In a bold confirmation heading into the November election, President Barack Obama officially affirmed his support for gay marriage Wednesday.
During an exclusive interview with ABC News' Robin Roberts to air Thursday, Obama said he's now fully "evolved" to support the legalization of same-sex marriage -- the first president to take that position.
"When I think of members of my own staff who are in incredibly committed, monogamous same-sex relationships who are raising kids together," Obama explained, "When I think about those soldiers or airmen or Marines or sailors who are out there fighting on my behalf and yet feel constrained, even now that 'Don't Ask, Don't Tell' is gone because they're not able to commit themselves in a marriage."
"At a certain point I've just concluded that for me personally it is important for me to go ahead and affirm that I think same-sex couples should be able to get married," he concluded.
President Obama's reversal comes just days after members of his administration also expressed their support for gay marriage -- putting pressure on him to voice his stance.

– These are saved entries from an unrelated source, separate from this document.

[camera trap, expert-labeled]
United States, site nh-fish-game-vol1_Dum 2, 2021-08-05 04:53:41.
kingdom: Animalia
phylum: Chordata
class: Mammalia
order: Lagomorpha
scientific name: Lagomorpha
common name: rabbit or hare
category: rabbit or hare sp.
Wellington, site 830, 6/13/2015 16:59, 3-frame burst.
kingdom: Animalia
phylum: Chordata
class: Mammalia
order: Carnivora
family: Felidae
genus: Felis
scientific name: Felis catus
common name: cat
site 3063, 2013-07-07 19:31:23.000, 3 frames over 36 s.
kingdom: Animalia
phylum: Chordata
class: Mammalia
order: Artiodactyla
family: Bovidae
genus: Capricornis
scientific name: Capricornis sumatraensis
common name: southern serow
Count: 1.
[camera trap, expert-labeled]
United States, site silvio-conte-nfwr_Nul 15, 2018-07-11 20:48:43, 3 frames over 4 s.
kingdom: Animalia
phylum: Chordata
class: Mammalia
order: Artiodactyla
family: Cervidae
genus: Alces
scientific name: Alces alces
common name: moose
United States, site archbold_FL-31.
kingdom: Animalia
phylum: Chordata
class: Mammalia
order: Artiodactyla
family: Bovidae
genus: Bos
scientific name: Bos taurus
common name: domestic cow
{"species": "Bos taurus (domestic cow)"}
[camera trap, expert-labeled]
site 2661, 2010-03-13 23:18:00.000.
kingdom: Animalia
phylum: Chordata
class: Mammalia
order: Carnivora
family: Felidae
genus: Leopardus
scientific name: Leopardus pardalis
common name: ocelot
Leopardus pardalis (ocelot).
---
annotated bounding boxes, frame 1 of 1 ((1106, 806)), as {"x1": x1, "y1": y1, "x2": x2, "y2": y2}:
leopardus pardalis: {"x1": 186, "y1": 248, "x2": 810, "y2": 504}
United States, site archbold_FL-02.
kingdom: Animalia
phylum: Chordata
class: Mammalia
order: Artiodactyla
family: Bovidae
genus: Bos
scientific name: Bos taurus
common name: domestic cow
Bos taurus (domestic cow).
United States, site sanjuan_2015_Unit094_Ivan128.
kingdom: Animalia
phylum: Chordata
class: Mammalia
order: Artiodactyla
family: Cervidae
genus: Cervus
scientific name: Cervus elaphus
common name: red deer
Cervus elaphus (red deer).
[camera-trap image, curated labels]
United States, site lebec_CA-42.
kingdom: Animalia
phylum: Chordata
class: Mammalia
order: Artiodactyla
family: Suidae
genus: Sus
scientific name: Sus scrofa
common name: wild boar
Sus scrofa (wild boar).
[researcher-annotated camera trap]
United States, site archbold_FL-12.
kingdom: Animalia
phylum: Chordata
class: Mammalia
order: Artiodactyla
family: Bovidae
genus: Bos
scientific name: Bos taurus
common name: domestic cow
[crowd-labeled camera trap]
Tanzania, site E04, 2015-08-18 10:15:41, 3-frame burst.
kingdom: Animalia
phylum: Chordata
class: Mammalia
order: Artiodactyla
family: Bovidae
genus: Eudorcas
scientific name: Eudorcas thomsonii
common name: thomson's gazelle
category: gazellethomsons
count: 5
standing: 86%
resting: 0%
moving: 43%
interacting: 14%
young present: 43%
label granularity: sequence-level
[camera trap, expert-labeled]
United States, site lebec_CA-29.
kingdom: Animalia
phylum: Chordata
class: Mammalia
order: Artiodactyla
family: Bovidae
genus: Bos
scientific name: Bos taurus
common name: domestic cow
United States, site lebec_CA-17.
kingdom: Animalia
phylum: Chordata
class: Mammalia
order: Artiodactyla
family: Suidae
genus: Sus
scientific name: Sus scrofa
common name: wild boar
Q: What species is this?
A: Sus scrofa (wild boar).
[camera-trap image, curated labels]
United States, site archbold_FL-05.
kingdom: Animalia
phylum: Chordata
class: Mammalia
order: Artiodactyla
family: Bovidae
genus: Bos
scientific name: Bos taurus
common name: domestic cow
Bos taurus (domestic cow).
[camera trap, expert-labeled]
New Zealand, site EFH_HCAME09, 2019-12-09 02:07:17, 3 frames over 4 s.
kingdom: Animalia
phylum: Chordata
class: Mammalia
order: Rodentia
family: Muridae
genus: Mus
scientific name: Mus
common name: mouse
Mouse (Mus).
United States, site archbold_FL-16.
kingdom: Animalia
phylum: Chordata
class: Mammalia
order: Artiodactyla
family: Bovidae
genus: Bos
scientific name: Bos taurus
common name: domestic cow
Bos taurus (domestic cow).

Earlier this week, Vice President Joe Biden said he was "absolutely comfortable" with equal rights for married gay couples.
Education Secretary Arne Duncan also voiced his support of same-sex marriage to MSNBC. And later, White House Press Secretary Jay Carney touted Obama's record of "extremely aggressive" support for gay rights.
Tuesday, Obama's campaign said the president was "disappointed" in North Carolina's recent decision to pass an amendment, barring gay marriage.
About a year-and-a-half ago, President Obama said he was against gay marriage, but in support of "strong civil unions."